*** Opening of DATA EXCERPTS ***

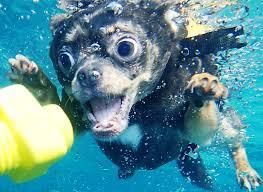 """ついでですが""""Underwater Dog""""でググると見た事もない生き物がいっぱい見れます。"""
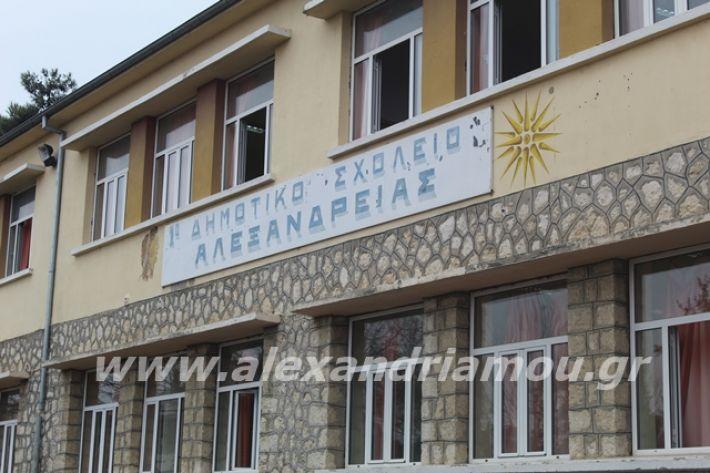 alexandriamou.gr_1o5otsiknopemptii20017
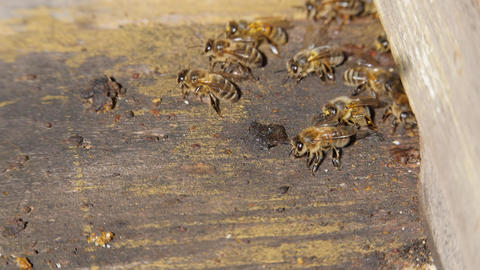 Bee colony. Bees fly into the hive. The insect lands on the fly of the hive Live Action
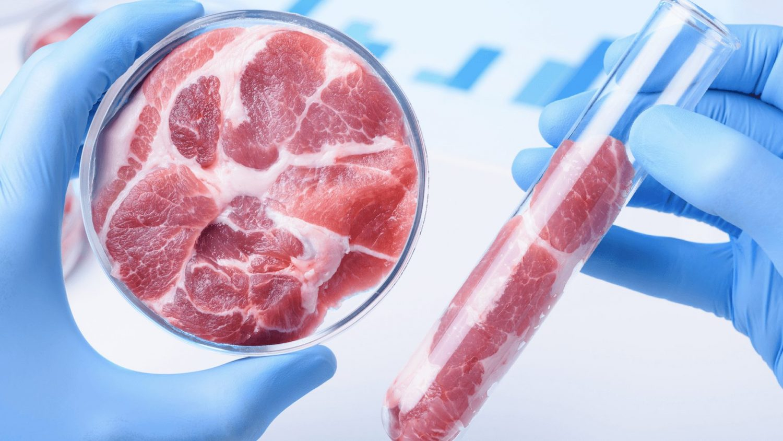 Найден новый способ выращивать искусственное мясо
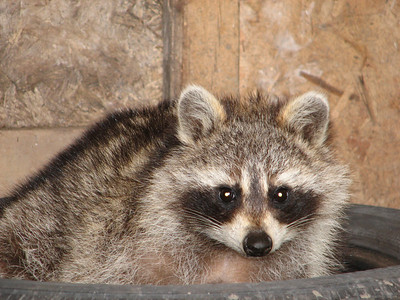 20070414 Raccoon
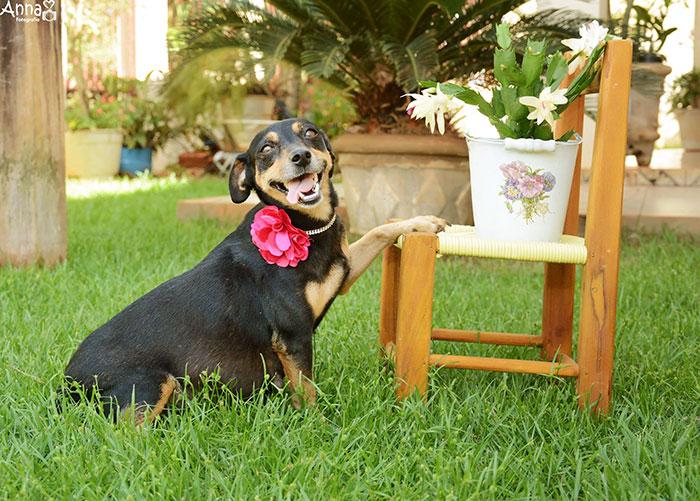 tehotny pes (2)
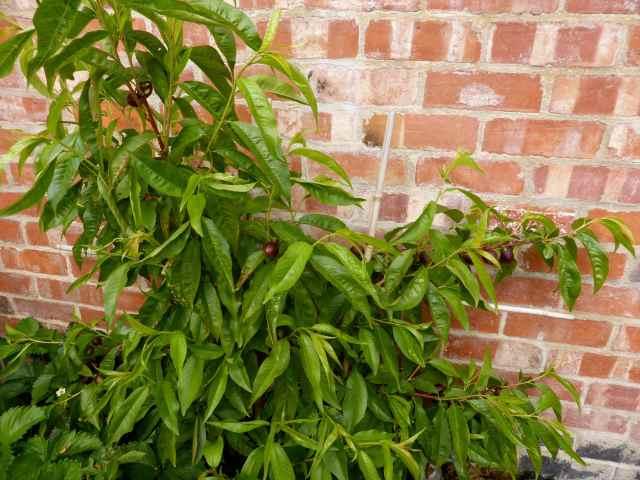 nectarine tree 1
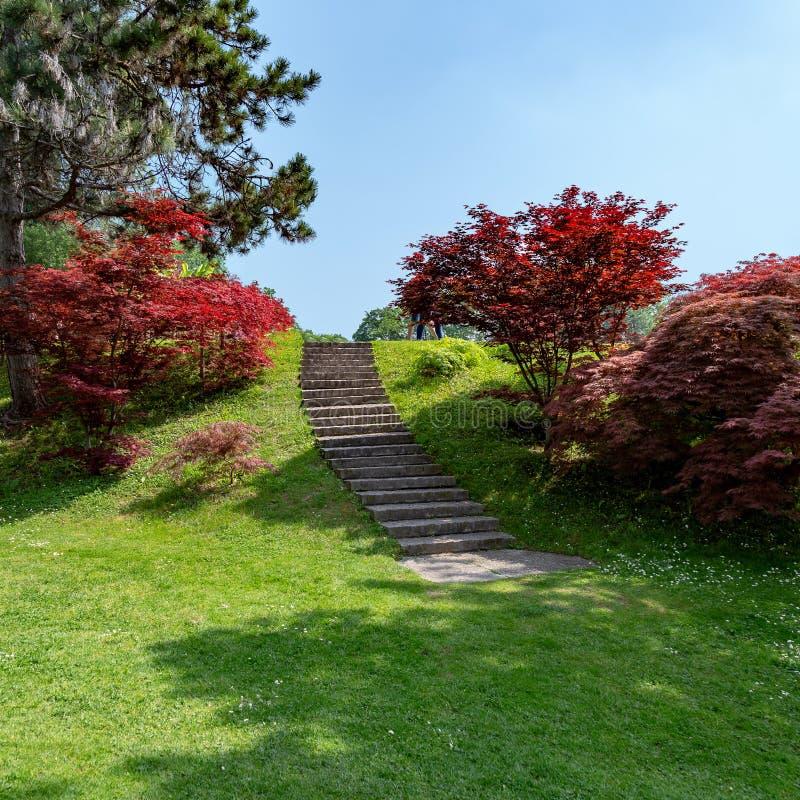 Escaleras del arce rojo imagen de archivo libre de regalías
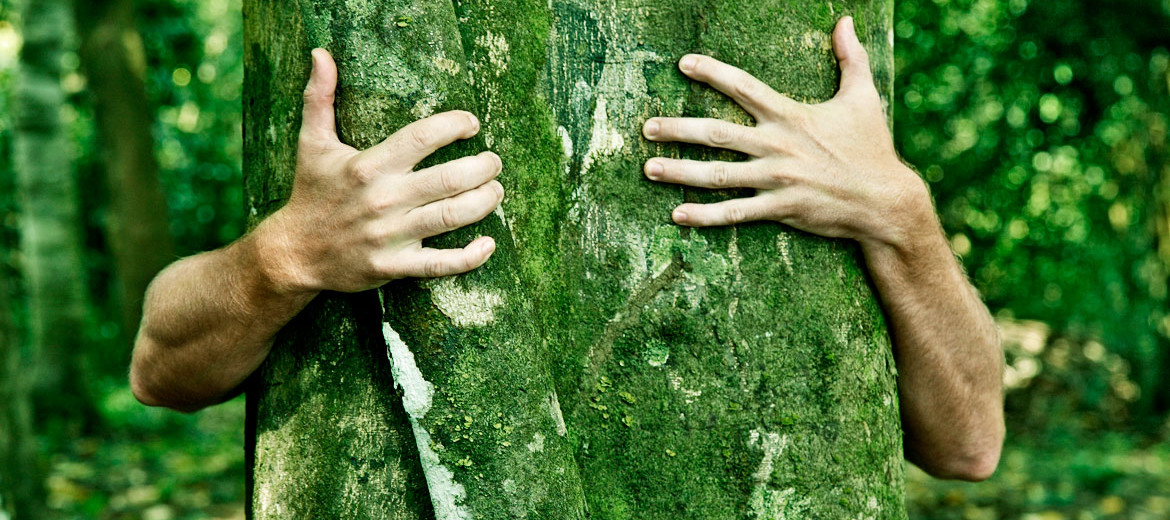 tree hugger's hands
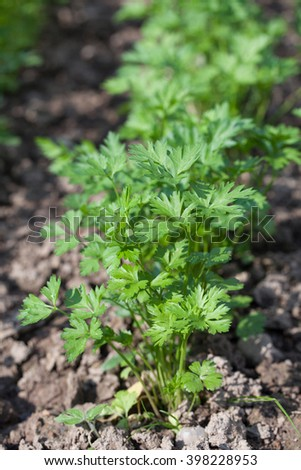 Flat parsley growing in rows in the garden bed - stock photo
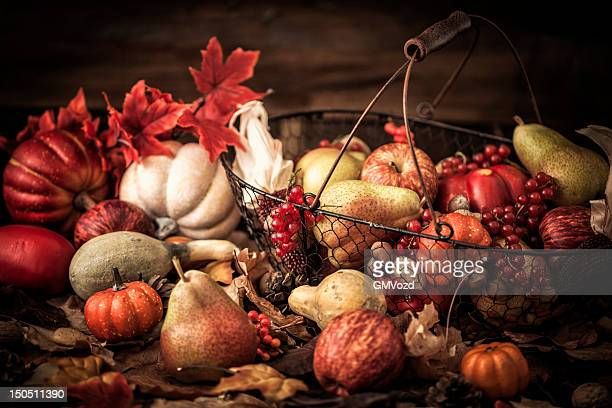 Autumn Decoration Background with Leafs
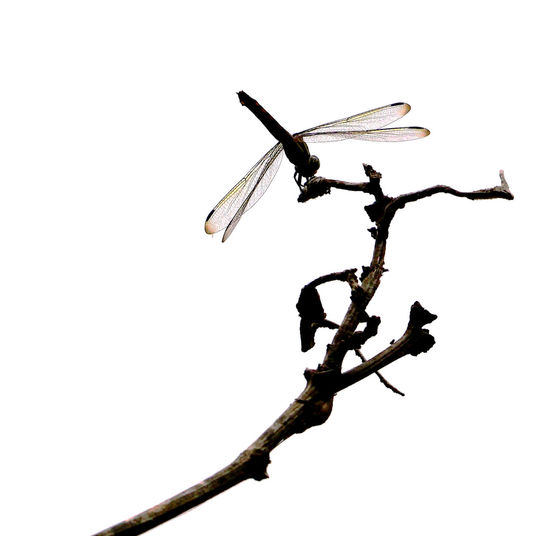 A dragonfly. Dragonfly Nature Insects Animal Animal Themes Animal Wildlife Animals In The Wild Bare Tree Branch Clear Sky Close-up Copy Space Day Dragonfly Photograohy Invertebrate Low Angle View Nature No People One Animal Outdoors Plant Sky Tree Twig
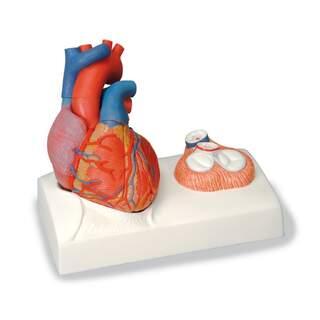 Sydämen malli keskittyy läpät ja valettu todellinen sydän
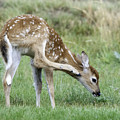 Itchy Fawn by Gary Beeler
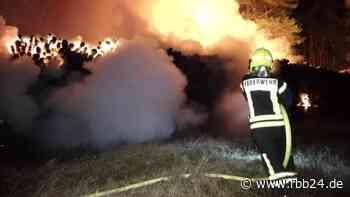 Brennender Holzstapel: Feuerwehr verhindert Waldbrand bei Wandlitz - rbb|24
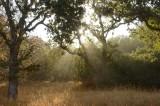 Light Rays Through the Trees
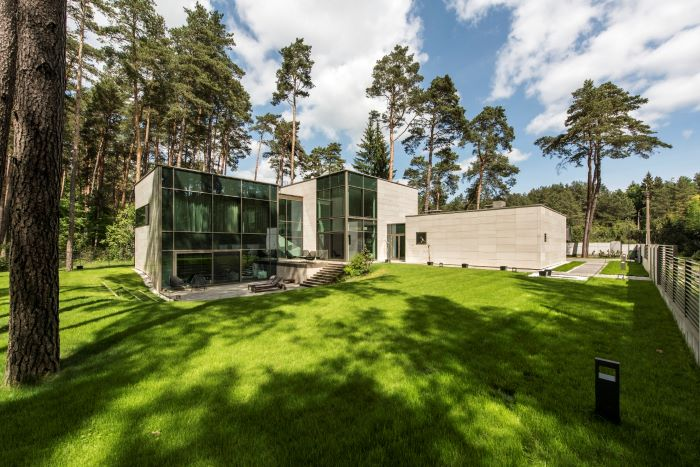 Modern House Surrounded By Pines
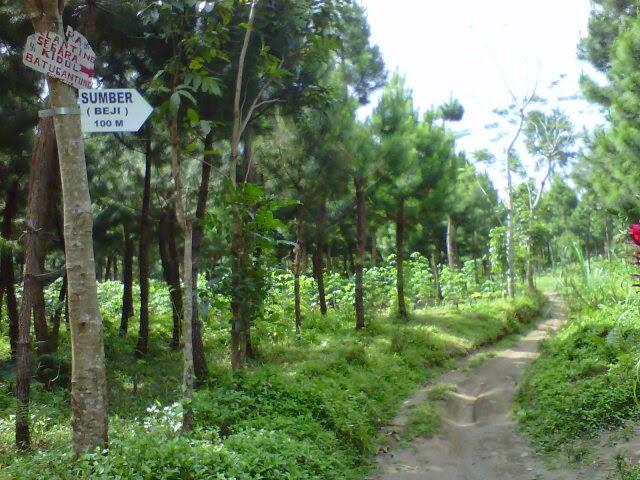 Jalan menuju mata air Sumber Beji, Candi Agung Gumuk Kancil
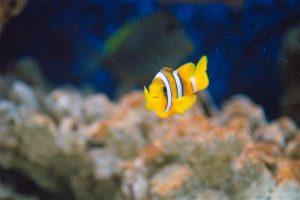 Conocé todo Identificar, localizar y curar el voltaje perdido en un acuario de agua salada
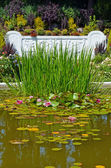 Water garden — Stock Photo
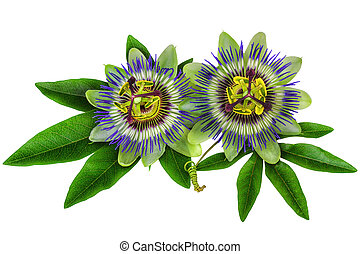 Passiflora homeopathic plant isolated - Passiflora Passion...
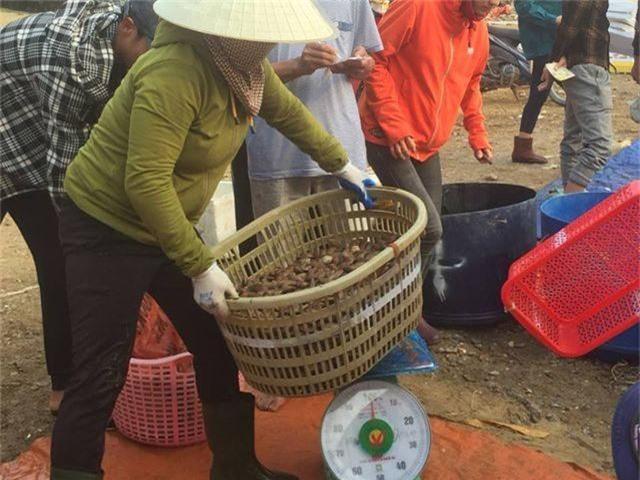 Ngư dân Hà Tĩnh phấn khởi vì trúng đậm sò lụa - 6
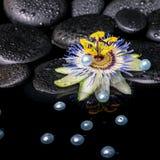Spa stilleben av passiflorablomman på zenbasaltstenar med dren Arkivbilder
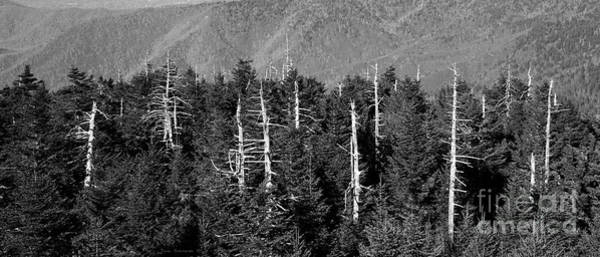 Wall Art - Photograph - Living And Dying On Clingmans Dome by John Stephens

*** Close of DATA EXCERPTS ***

WHAT YOU WILL DO – Copy out all of the material exactly as written, without its pictures.

WRITTEN ANSWER –
 """ついでですが""""Underwater Dog""""でググると見た事もない生き物がいっぱい見れます。"""
 alexandriamou.gr_1o5otsiknopemptii20017
 Bee colony. Bees fly into the hive. The insect lands on the fly of the hive Live Action
 Найден новый способ выращивать искусственное мясо
 20070414 Raccoon
 tehotny pes (2)
 nectarine tree 1
 Escaleras del arce rojo imagen de archivo libre de regalías
 tree hugger's hands
 Flat parsley growing in rows in the garden bed - stock photo
 Autumn Decoration Background with Leafs
 A dragonfly. Dragonfly Nature Insects Animal Animal Themes Animal Wildlife Animals In The Wild Bare Tree Branch Clear Sky Close-up Copy Space Day Dragonfly Photograohy Invertebrate Low Angle View Nature No People One Animal Outdoors Plant Sky Tree Twig
 Sydämen malli keskittyy läpät ja valettu todellinen sydän
 Itchy Fawn by Gary Beeler
 Brennender Holzstapel: Feuerwehr verhindert Waldbrand bei Wandlitz - rbb|24
 Light Rays Through the Trees
 Modern House Surrounded By Pines
 Jalan menuju mata air Sumber Beji, Candi Agung Gumuk Kancil
 Conocé todo Identificar, localizar y curar el voltaje perdido en un acuario de agua salada
 Water garden — Stock Photo
 Passiflora homeopathic plant isolated - Passiflora Passion...
 Ngư dân Hà Tĩnh phấn khởi vì trúng đậm sò lụa - 6
Spa stilleben av passiflorablomman på zenbasaltstenar med dren Arkivbilder
 Wall Art - Photograph - Living And Dying On Clingmans Dome by John Stephens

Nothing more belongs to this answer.